Where there is little or no garden space, containers are ideal. They can sit just about anywhere – even on your driveway, if that’s where the sun is, or use hanging baskets where ground space is limited. Multi-tiered planters and containers that attach to deck and balcony railings can multiply your planting space, and wicker baskets, or other recycled containers, are good for a couple of years, providing you line the baskets with plastic first.
Pretty much anything will do as a plant container, but make sure it has drainage holes. Drill them, if necessary. Even old watering cans or vintage tins work well in informal settings. You might find that the tins rust eventually, but the rust is iron oxide, which is not very soluble.
‘‘There won’t be much available iron going into the soil and, as it happens, iron is an essential element for plants anyway,’’ says soil scientist Dr Tim Jenkins from the Centre for Sustainable Agricultural Technologies in Christchurch. ‘‘Most soils have naturally high iron levels but availability of the iron has more to do with soil pH (the more acid the soil, the more iron available) than with the presence of a few rust particles.’’
Most herbs thrive in containers. The exceptions are herbs like horseradish grown for their long roots. For them, choose a good size container (at least 30cm deep), and use free-draining potting mix. You can make your own potting mix, by combining one part compost, one part sharp sand, one part leaf mould or peat, and a little bonemeal.
With commercial potting mixes, there’s no need to mix in compost or extra fertiliser at planting time (although chives and basil do enjoy a little compost). Too rich a soil only encourages soft, lush growth that lacks flavour.
After a few months, however, when most of the potting mix’s fertiliser has leached out, your potted herbs will benefit from a regular feed. Once every 2 to 3 weeks, or even every month, is fine.

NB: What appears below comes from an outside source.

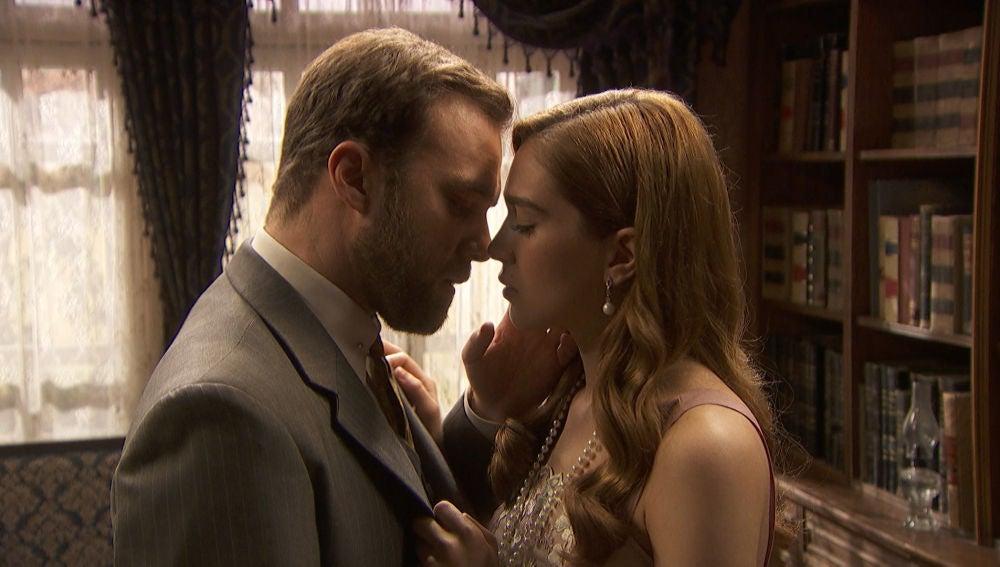 Fernando, a un paso de besar los labios de Julieta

Don’t overfeed your herbs or the volatile oils will become diluted. Most Mediterranean herbs, such as rosemary and thyme, do best when they’re starved for attention, so go easy on the fertiliser. Chives and basil do well when fed regularly.
There’s no reason why you can’t plant several herbs in one container, but make sure it’s a large one and that the herbs you plant have similar tastes. It’s no good planting chives and rosemary together, for example – chives like a fertile soil with adequate moisture, whereas rosemary likes a lean one and will cope well in drought situations.
Funnily enough, while the most obvious herb for growing in a container is mint, it almost always does better in the ground. If you can grow it in a contained area in your garden, do so. If not, choose a very large container. Mint likes to stretch its legs. If its knees are cramped, its health will eventually deteriorate.
Got a gravel path? Use it to grow herbs of Mediterranean origin, which like good drainage. Choose herbs such as sage, savory, thyme, rosemary, lavender, oregano, marjoram, and tarragon.
To plant them, remove some of the gravel from your path and dig a hole or trench to a depth of 30cm. Add a 12cm layer of rubble to the hole, followed by 10cm of free-draining soil mix (three parts soil, two parts peat, and one part sharp sand). Then fill the hole with gravel.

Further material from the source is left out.